シートベルトなし、法定速度もへったくれもあったものではない急発進。ブレーキを踏めば車外に投げ出されるだろうが《クラッカーズ》ならば関係ない。ちょうど開ききったオーバードーン正面ガラスから、赤の車体が飛び出して路面にバウンドした。
◇◇◇
手に取ったビニール傘に“愛用する日本刀のイデア”を貼り付ける。これでこのビニール傘はビニール傘であると同時に日本刀としても機能する。
いつでもどこでも武器を持ち歩くわけにはいかない餌木才一が、最初に覚えた《クラックワーク》だった。
あと彼ができることと言えば、肉体を強化する程度。
それだけで、背後のギプスの後輩を守り抜かなければならない。あの夜に逃げ回るばかりだった彼に戦闘能力は期待できない。

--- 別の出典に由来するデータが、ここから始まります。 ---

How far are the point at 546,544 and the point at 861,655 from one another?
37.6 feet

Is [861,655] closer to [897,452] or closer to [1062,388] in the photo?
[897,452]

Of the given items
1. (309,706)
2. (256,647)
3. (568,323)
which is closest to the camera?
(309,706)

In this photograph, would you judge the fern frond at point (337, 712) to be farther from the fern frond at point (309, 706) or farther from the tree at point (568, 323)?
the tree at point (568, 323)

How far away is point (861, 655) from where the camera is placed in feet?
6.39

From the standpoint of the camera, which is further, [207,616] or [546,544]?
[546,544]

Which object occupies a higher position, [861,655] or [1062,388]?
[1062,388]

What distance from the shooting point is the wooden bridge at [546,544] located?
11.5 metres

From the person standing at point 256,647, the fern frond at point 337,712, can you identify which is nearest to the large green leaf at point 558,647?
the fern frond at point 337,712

イツキだけではない。才一は治部佳乃の《虫喰み》の狙いを知らない。この学校中の人間全員を守らねばならないと考えると、それだけで絶望しそうになる。
「俺から離れるな───」
イツキに声をかける途中で激しい衝撃に襲われる。
飛翔型の《虫喰み》、その突撃をビニール傘でなんとかいなした。速い、反応するので精一杯だ。
ひた、と窓側から音がする。日光が遮られて薄暗くなる。そちらを視認するより先に勘でとび退ったイツキ、彼のいた場所を破壊が通過した。重機の鉄球が放り込まれたかの如く、校舎の壁が薄紙よりもやすやすと突き破られていた。
壁の穴から覗く《虫喰み》。
これで一対二。自分一人では勝ちの見えない相手ばかりだ。
孤軍奮闘の才一に、できることはそう多くはない。